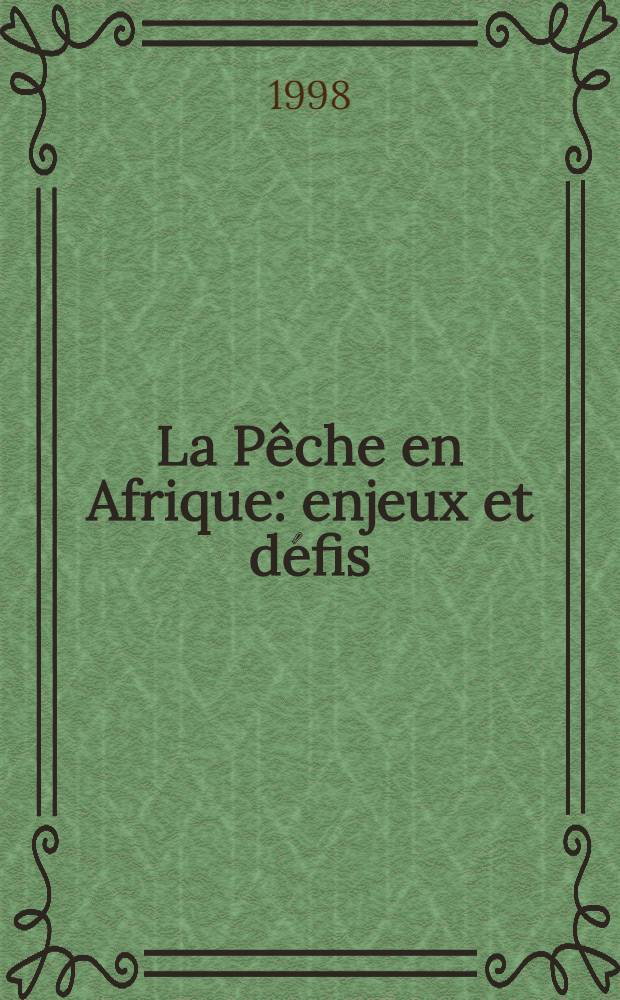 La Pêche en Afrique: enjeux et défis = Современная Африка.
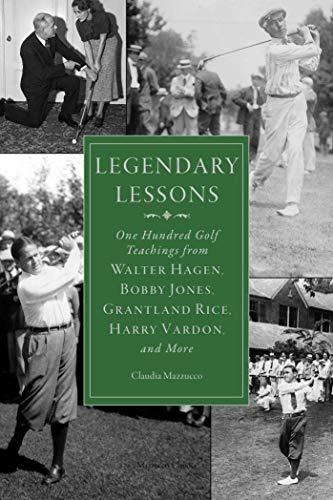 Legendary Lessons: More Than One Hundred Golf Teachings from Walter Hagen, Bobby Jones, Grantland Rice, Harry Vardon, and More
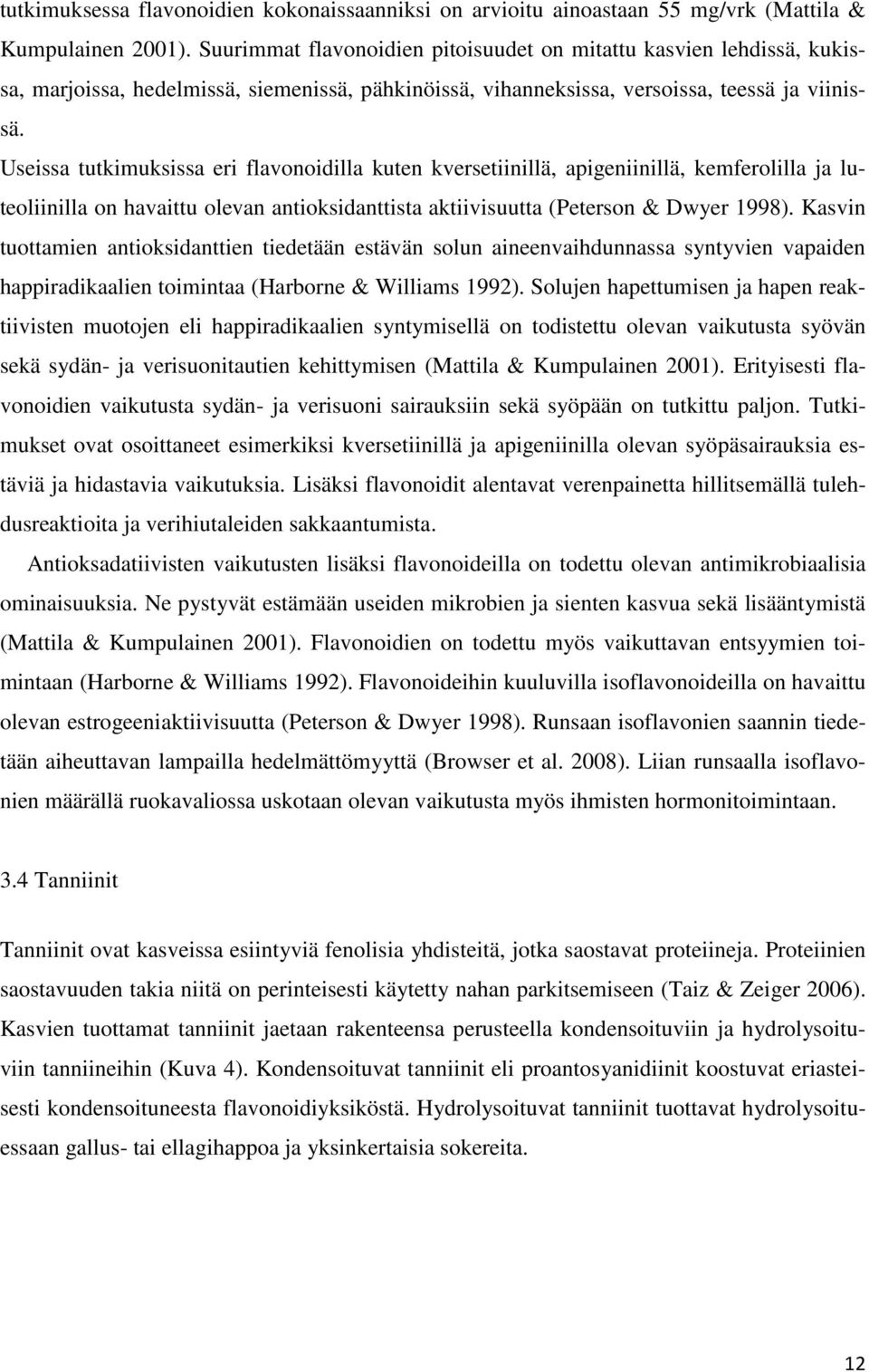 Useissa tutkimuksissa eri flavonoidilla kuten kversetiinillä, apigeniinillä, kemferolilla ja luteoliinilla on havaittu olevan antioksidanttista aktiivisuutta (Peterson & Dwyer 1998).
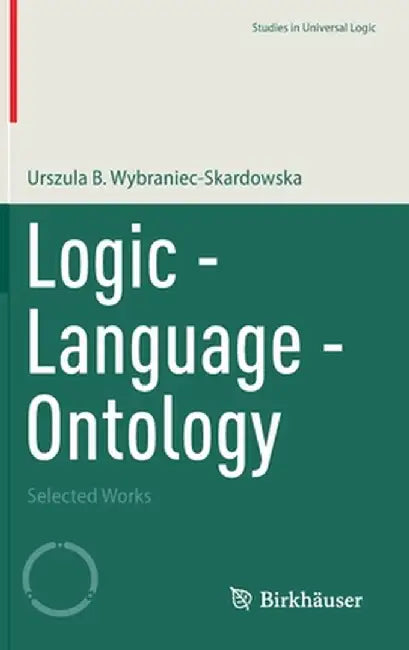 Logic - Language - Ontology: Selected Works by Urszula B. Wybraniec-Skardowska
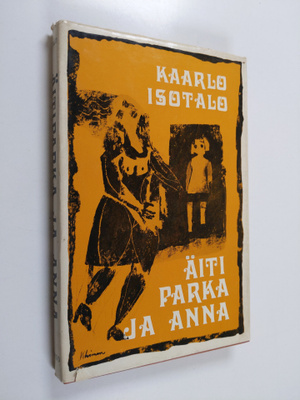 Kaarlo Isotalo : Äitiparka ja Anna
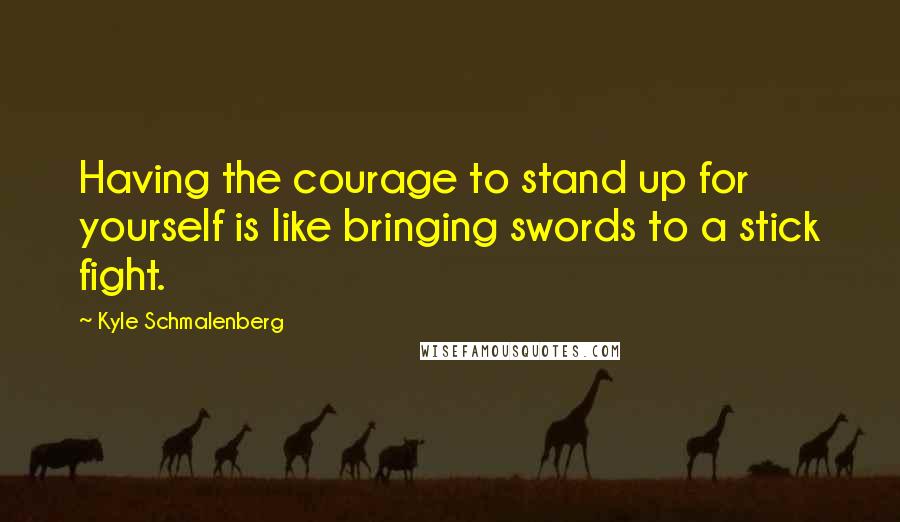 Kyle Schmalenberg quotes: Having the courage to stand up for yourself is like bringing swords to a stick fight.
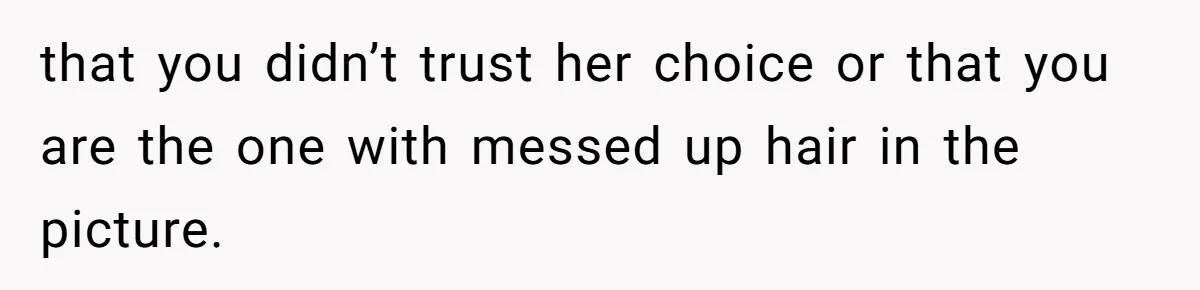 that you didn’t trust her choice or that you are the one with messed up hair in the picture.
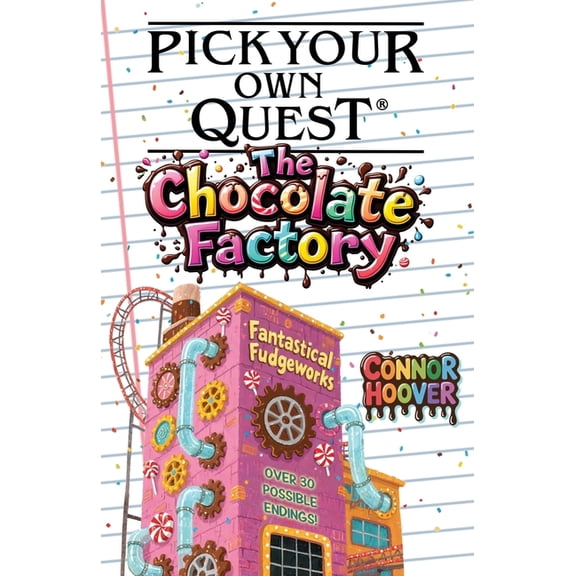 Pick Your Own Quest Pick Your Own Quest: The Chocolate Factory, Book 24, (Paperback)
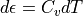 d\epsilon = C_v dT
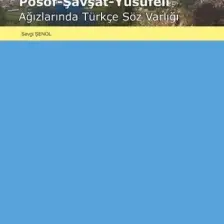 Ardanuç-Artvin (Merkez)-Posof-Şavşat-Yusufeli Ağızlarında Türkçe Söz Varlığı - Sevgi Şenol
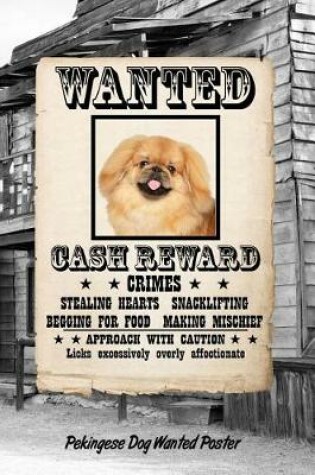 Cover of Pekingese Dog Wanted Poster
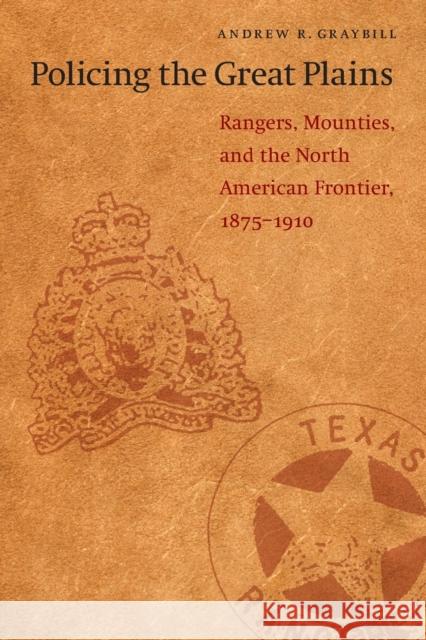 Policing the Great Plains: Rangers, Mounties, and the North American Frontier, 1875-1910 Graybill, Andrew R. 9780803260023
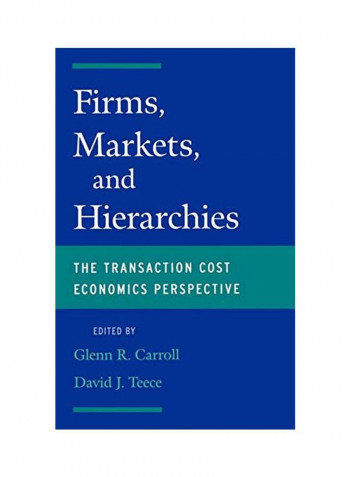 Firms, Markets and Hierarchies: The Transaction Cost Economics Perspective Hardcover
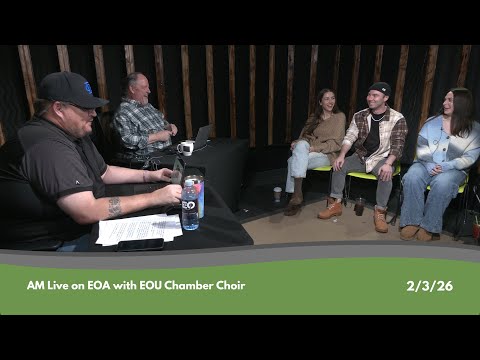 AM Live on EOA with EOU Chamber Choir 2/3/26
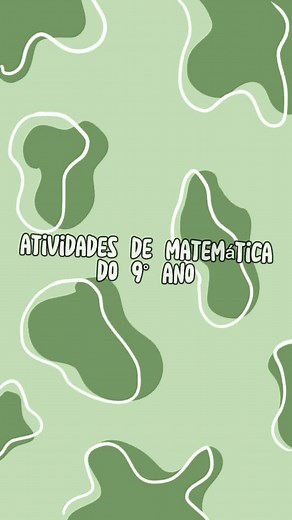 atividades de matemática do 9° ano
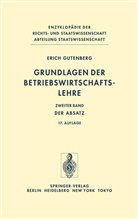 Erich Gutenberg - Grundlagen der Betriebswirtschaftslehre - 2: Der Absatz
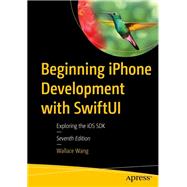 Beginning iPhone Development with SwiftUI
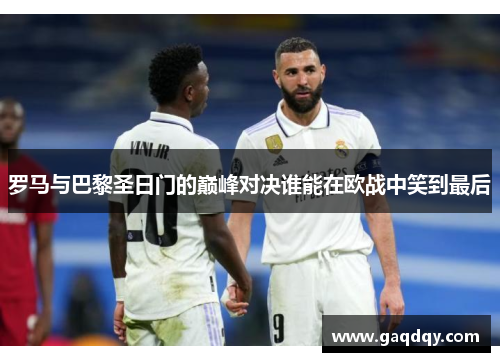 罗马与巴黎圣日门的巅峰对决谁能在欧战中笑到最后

▶ _Activity_
Please retype exactly the lines from the one containing "Cover of Pekingese Dog Wanted Poster" to the last line of the records above, both included, without any pictures.

▶ _Answer section_
 Cover of Pekingese Dog Wanted Poster
 Policing the Great Plains: Rangers, Mounties, and the North American Frontier, 1875-1910 Graybill, Andrew R. 9780803260023
 Firms, Markets and Hierarchies: The Transaction Cost Economics Perspective Hardcover
 AM Live on EOA with EOU Chamber Choir 2/3/26
 atividades de matemática do 9° ano
 Erich Gutenberg - Grundlagen der Betriebswirtschaftslehre - 2: Der Absatz
 Beginning iPhone Development with SwiftUI
 罗马与巴黎圣日门的巅峰对决谁能在欧战中笑到最后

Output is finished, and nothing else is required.